> _TASK REQUIREMENTS_
Exactly the lines from the one with "kingdom: Animalia" through the end of the material are to be output, both included, with no other text.
-----
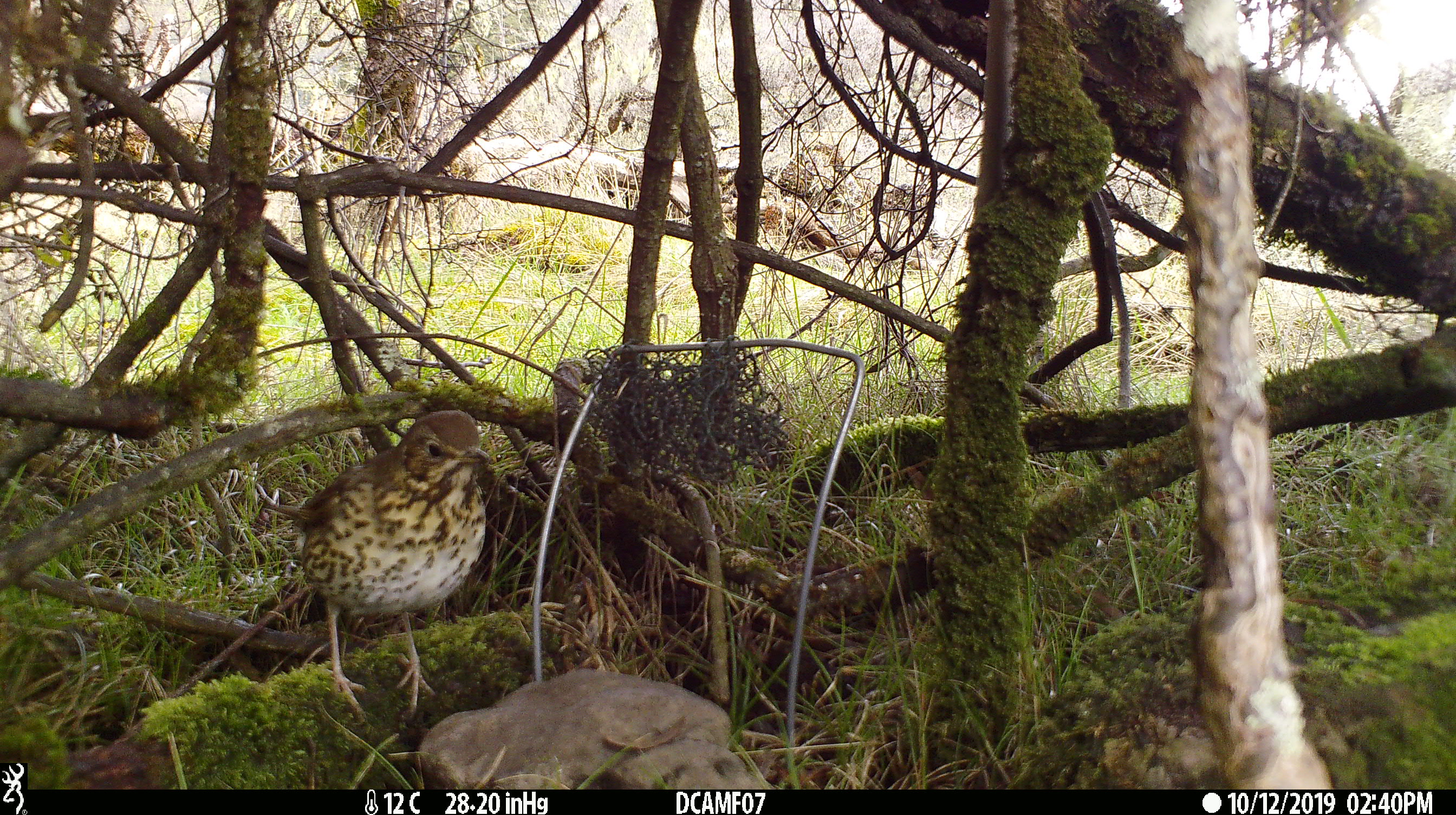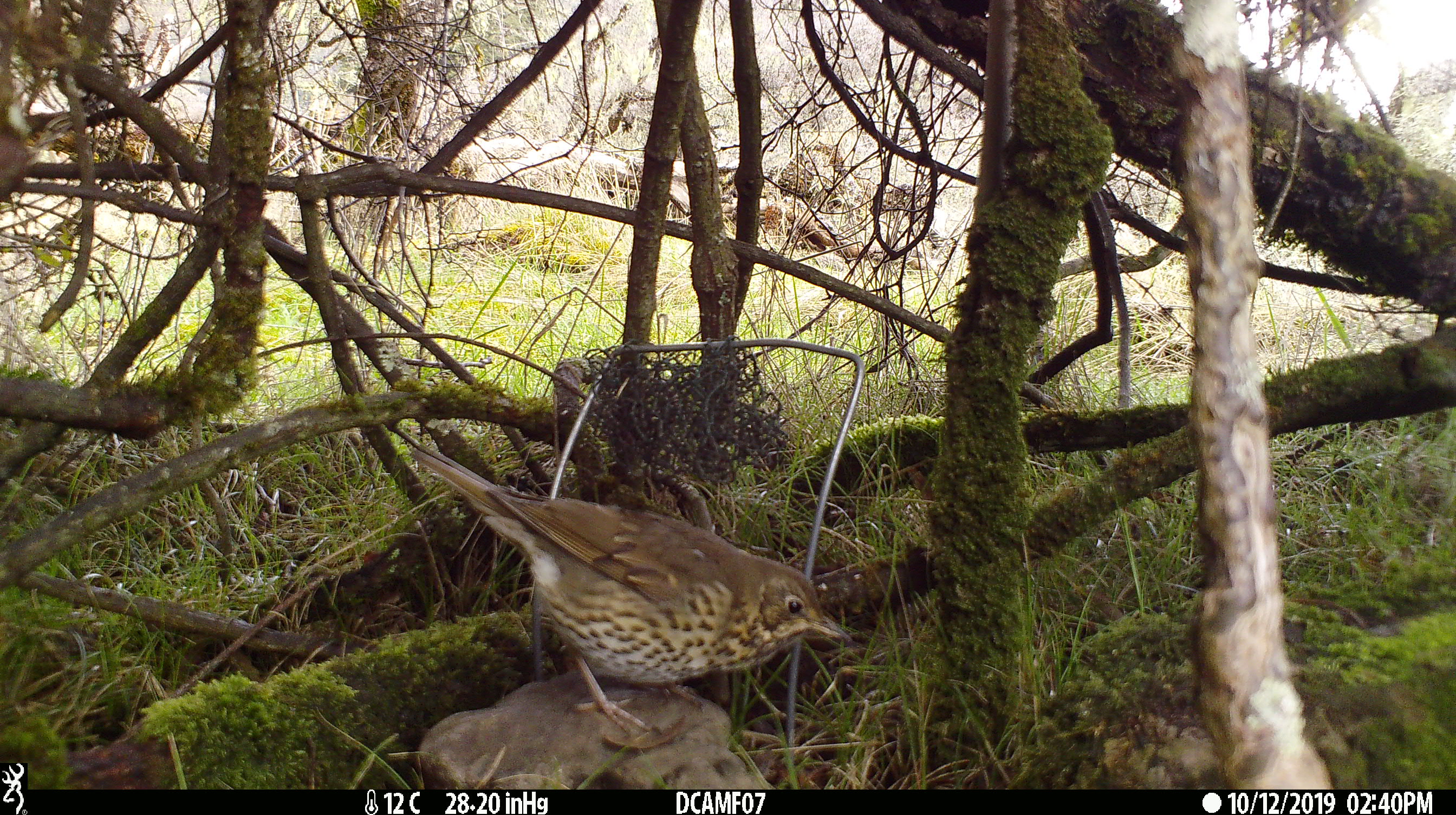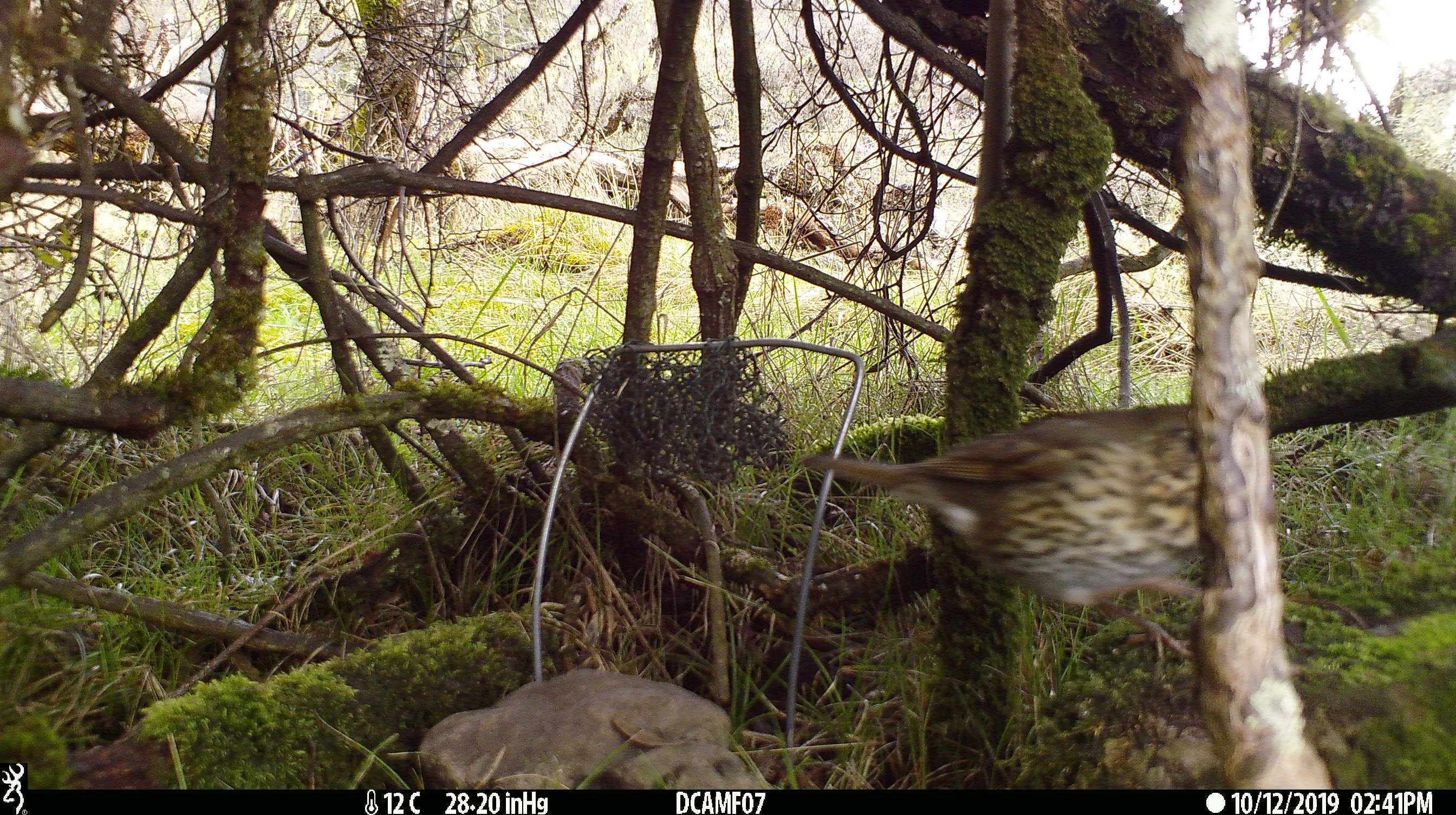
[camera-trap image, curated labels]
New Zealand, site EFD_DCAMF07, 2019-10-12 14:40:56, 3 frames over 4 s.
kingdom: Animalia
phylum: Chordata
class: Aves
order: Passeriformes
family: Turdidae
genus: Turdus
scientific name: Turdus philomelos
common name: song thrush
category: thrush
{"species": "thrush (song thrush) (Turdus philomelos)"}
-----
> _EXPECTED OUTPUT_
kingdom: Animalia
phylum: Chordata
class: Aves
order: Passeriformes
family: Turdidae
genus: Turdus
scientific name: Turdus philomelos
common name: song thrush
category: thrush
{"species": "thrush (song thrush) (Turdus philomelos)"}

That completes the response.